EXCERTO DA FONTE:
---
2006/06/27

Um dia no Mundial 2006
Check-in às 6h da manhã no aeroporto da Portela
Confesso que não sou grande apreciador dos jogos de selecções nacionais e, por isso mesmo, não ligo nem metade aos jogos de Portugal como ligo aos do Benfica. Não tem a ver com patriotismo, ou a falta dele, mas sim com as características básicas dum jogo que envolve irracionalidade, paixão e rivalidade. E estas três características não se encontram tão obviamente quando falamos de selecções nacionais. Não escolhi ser do Benfica, sou porque sim, porque quando dei por mim a gostar de bola já gostava do Benfica. Mas sou de Portugal porque sou português e não faria sentido se fosse adepto de outro país qualquer. Sem comparação, defendo o meu clube com mais garra e pendor do que a selecção, pois a identificação que tenho com o SLB é incomparavelmente maior: temos um estádio que é a nossa casa onde guardamos um lugar que é nosso por uma época inteira, por exemplo. Vibro com o Benfica porque ser do Benfica significa que há do outro lado da barricada adeptos que são do fêcêpê ou do sportém e a rivalidade entre nós não se compara, nem de perto, à que existe entre portugueses e holandeses por exemplo.
O ambiente que se vive no aeroporto não é muito diferente de quando fui ver o Benfica jogar no estrangeiro. Muita gente concentrada nos locais combinados, de acordo com as agências de viagem e os vôos em que iam para Gelsenkirchen, equipadas com as côres vermelha e verde da selecção nacional. Já se fala em chegarmos às meias finais do mundial, ou não fossemos portugueses, e ainda nem cheirámos o solo alemão. Fico a saber que vão, no próprio dia do jogo, cinco charters cheios de adeptos portugueses para verem o jogo em Gelsenkirchen.
---
DADOS REGISTADOS:
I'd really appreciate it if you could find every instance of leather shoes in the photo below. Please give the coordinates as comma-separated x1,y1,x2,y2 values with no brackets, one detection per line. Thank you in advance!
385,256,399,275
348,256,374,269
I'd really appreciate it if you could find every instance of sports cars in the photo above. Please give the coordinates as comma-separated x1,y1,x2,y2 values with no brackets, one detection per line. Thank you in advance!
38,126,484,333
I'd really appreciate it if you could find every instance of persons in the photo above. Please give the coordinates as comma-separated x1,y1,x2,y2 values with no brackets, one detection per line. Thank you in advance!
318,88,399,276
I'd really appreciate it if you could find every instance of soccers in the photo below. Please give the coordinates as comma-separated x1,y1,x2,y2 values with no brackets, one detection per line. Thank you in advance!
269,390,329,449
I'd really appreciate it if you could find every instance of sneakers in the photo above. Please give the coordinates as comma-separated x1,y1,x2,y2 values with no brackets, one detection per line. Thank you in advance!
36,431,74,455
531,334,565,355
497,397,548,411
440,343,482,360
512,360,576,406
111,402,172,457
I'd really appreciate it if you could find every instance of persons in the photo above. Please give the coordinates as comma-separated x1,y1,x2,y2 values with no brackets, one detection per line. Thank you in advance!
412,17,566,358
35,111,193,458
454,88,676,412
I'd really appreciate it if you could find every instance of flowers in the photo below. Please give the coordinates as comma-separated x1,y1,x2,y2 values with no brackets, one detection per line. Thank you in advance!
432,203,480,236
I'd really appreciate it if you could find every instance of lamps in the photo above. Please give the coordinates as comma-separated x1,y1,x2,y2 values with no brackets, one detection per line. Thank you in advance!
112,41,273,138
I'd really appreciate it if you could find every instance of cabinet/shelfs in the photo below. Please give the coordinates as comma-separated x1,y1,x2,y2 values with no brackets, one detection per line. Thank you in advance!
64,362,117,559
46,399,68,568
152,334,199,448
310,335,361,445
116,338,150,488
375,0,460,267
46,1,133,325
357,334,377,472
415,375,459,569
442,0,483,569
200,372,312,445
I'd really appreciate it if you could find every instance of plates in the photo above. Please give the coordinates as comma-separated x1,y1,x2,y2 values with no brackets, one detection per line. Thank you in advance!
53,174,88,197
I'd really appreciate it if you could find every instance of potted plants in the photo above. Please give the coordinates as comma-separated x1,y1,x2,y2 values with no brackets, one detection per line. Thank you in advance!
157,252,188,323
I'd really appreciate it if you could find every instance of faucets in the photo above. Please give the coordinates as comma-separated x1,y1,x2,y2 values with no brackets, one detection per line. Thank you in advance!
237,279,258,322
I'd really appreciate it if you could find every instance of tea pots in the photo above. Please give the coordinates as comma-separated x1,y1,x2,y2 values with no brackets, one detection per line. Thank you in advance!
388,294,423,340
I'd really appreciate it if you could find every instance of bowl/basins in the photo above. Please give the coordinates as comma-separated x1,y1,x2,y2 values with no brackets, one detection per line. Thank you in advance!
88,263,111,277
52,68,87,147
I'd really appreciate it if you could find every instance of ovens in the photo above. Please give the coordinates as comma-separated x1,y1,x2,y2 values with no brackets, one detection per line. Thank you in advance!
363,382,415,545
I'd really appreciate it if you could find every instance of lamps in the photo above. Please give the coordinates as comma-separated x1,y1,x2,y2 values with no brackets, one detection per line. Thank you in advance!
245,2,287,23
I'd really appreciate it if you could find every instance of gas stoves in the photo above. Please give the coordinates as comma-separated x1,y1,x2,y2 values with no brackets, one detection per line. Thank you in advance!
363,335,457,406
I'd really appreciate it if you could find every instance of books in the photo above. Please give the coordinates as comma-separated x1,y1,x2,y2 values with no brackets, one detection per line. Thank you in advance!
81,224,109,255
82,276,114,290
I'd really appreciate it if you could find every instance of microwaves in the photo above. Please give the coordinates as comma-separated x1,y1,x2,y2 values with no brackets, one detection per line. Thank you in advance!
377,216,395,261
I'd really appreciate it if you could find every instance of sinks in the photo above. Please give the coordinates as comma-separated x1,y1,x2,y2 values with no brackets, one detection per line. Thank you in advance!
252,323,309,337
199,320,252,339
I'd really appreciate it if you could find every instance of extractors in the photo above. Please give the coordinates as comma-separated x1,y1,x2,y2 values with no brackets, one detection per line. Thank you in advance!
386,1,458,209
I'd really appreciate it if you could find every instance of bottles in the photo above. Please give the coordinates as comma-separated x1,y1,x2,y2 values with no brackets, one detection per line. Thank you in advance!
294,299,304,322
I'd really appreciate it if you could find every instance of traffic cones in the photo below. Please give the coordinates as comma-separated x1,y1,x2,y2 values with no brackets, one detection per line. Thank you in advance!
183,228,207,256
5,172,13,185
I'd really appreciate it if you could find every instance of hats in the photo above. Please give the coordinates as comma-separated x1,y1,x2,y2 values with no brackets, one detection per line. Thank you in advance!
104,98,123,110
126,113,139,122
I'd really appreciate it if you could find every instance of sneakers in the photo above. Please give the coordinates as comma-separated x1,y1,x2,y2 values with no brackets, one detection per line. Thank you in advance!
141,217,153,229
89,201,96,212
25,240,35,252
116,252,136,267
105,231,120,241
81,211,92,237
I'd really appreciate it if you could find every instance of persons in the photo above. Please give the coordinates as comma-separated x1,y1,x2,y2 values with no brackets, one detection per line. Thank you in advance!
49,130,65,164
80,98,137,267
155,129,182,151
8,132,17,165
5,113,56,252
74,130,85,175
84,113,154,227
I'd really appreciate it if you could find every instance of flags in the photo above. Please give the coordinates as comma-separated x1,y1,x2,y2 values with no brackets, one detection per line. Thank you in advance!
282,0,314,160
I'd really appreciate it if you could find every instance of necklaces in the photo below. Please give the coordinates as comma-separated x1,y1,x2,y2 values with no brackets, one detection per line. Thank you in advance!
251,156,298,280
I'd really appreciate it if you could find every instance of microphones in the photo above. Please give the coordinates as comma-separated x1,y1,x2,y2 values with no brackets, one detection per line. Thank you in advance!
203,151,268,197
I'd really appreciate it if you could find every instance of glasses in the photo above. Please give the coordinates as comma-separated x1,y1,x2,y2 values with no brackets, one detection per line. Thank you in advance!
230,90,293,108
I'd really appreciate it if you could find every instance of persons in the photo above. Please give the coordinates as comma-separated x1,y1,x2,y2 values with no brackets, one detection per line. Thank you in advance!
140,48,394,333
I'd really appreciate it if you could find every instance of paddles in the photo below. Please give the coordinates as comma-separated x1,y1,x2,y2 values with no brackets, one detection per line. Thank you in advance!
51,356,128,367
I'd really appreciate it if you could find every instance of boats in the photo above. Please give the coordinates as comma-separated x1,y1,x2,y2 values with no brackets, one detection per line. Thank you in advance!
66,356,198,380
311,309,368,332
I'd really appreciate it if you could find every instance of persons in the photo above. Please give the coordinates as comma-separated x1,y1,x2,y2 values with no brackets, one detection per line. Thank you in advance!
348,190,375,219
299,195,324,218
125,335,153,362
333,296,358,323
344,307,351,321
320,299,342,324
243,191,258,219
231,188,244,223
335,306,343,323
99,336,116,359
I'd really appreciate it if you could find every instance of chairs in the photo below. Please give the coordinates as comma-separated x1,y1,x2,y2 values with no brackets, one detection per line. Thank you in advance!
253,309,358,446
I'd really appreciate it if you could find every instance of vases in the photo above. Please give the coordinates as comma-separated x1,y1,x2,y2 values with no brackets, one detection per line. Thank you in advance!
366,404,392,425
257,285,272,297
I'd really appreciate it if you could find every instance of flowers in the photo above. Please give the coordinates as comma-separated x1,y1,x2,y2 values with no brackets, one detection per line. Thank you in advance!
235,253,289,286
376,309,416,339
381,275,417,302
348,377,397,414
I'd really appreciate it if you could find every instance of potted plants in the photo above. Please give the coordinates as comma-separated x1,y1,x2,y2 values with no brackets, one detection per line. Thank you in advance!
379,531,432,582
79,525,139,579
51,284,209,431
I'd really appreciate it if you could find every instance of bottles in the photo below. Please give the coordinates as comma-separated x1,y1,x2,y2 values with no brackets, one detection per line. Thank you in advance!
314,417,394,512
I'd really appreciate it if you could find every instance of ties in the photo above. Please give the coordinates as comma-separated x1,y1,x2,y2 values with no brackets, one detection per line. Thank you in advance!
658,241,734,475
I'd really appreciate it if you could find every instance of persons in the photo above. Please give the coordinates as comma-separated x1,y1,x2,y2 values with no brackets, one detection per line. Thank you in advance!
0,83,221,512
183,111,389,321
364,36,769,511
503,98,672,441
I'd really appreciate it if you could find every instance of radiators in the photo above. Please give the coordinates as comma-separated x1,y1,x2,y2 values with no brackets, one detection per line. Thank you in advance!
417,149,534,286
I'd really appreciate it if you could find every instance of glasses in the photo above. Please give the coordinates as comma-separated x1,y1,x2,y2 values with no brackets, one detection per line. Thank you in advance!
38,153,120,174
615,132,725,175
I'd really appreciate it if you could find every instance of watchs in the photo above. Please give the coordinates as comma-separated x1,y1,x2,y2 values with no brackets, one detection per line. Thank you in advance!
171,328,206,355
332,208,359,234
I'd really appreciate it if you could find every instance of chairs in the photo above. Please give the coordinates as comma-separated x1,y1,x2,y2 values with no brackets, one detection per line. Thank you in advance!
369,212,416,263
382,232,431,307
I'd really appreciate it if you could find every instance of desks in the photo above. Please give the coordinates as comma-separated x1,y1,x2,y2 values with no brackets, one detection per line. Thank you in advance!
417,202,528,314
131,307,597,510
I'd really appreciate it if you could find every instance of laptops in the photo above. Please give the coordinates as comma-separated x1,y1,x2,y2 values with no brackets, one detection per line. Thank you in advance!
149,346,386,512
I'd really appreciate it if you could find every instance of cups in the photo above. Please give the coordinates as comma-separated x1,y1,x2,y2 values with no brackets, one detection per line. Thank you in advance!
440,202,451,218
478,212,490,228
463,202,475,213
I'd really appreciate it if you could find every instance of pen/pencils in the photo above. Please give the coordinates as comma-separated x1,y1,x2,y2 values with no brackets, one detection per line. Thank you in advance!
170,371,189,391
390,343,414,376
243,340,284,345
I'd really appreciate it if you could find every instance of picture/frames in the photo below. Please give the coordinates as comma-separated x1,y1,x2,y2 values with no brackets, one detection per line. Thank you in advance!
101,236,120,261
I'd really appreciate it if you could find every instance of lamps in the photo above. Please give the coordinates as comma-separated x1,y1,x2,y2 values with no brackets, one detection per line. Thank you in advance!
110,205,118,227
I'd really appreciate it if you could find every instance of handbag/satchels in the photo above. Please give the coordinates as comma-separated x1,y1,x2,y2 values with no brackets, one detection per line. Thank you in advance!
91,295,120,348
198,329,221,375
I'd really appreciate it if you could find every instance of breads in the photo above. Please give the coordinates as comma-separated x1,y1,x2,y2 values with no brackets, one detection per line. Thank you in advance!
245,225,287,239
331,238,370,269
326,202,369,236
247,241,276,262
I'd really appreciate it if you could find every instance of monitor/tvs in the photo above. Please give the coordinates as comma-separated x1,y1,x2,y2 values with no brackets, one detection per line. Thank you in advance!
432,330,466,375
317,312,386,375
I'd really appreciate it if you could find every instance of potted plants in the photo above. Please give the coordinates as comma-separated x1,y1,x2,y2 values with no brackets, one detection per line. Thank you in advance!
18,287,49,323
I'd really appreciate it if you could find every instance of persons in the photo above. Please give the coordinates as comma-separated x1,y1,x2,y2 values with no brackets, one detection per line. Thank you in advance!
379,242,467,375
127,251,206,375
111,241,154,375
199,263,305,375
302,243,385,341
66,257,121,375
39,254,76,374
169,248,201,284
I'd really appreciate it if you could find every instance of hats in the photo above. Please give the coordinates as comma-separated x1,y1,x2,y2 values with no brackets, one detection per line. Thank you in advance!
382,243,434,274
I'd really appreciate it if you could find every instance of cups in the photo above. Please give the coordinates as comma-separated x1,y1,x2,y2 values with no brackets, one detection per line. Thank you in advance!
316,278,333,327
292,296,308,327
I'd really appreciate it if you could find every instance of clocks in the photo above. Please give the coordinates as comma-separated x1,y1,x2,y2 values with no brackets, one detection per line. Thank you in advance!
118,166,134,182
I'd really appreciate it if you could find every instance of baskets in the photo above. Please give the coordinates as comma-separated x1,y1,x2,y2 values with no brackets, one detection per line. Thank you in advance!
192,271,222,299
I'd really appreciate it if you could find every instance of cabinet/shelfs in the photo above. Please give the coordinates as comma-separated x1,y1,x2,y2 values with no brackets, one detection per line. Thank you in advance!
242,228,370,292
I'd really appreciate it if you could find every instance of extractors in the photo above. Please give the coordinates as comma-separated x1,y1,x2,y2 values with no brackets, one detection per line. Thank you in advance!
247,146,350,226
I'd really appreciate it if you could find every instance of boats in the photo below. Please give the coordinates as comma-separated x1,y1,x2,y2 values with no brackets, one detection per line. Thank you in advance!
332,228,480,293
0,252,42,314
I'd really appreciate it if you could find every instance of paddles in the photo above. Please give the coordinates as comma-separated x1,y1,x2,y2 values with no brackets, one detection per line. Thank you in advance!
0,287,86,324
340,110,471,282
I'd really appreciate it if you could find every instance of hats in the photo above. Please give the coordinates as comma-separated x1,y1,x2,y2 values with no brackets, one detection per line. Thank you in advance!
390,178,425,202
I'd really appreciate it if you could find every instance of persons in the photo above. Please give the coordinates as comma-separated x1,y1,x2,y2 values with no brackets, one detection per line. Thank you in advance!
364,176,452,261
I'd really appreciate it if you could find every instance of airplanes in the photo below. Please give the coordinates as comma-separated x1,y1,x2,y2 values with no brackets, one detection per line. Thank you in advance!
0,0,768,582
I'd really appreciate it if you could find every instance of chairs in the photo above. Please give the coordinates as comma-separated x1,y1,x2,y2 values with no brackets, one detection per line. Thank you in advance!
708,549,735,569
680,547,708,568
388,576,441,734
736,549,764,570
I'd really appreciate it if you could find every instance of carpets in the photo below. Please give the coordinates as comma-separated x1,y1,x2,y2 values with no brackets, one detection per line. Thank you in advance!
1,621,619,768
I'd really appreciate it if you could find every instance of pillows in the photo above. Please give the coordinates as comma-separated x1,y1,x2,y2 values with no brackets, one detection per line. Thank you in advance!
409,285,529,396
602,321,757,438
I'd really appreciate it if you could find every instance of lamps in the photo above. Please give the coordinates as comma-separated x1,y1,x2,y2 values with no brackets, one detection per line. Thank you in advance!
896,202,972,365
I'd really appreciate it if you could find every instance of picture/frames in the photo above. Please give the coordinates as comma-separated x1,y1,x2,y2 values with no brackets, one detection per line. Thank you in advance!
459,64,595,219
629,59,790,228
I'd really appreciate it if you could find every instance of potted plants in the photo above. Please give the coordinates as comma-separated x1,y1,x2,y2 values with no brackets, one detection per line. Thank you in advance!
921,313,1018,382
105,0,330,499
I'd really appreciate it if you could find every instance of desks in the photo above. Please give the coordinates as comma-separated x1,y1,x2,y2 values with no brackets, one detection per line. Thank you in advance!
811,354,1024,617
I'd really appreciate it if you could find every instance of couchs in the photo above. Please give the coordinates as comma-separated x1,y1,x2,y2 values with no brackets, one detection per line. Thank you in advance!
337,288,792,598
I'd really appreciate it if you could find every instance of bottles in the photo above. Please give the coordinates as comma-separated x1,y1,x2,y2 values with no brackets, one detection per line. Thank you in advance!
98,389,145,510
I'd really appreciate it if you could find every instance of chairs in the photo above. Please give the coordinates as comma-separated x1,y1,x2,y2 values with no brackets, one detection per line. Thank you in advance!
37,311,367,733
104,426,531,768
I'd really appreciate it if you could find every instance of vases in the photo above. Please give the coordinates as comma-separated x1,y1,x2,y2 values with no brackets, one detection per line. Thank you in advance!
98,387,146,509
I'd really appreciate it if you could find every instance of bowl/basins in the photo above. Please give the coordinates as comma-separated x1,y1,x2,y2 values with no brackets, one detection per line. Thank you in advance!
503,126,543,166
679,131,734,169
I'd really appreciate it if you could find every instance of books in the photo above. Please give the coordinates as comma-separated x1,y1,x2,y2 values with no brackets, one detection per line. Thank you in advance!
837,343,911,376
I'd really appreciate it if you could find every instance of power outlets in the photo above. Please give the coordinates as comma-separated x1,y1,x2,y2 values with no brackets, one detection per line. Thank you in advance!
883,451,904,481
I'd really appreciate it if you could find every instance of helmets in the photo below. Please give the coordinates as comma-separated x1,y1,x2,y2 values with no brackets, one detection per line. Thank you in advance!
---
INSTRUÇÕES: De acordo com o excerto sobre um dia no Mundial 2006, quantos charters com adeptos portugueses partem no próprio dia do jogo rumo a Gelsenkirchen?

RESOLUÇÃO PROPOSTA: Cinco charters cheios de adeptos portugueses.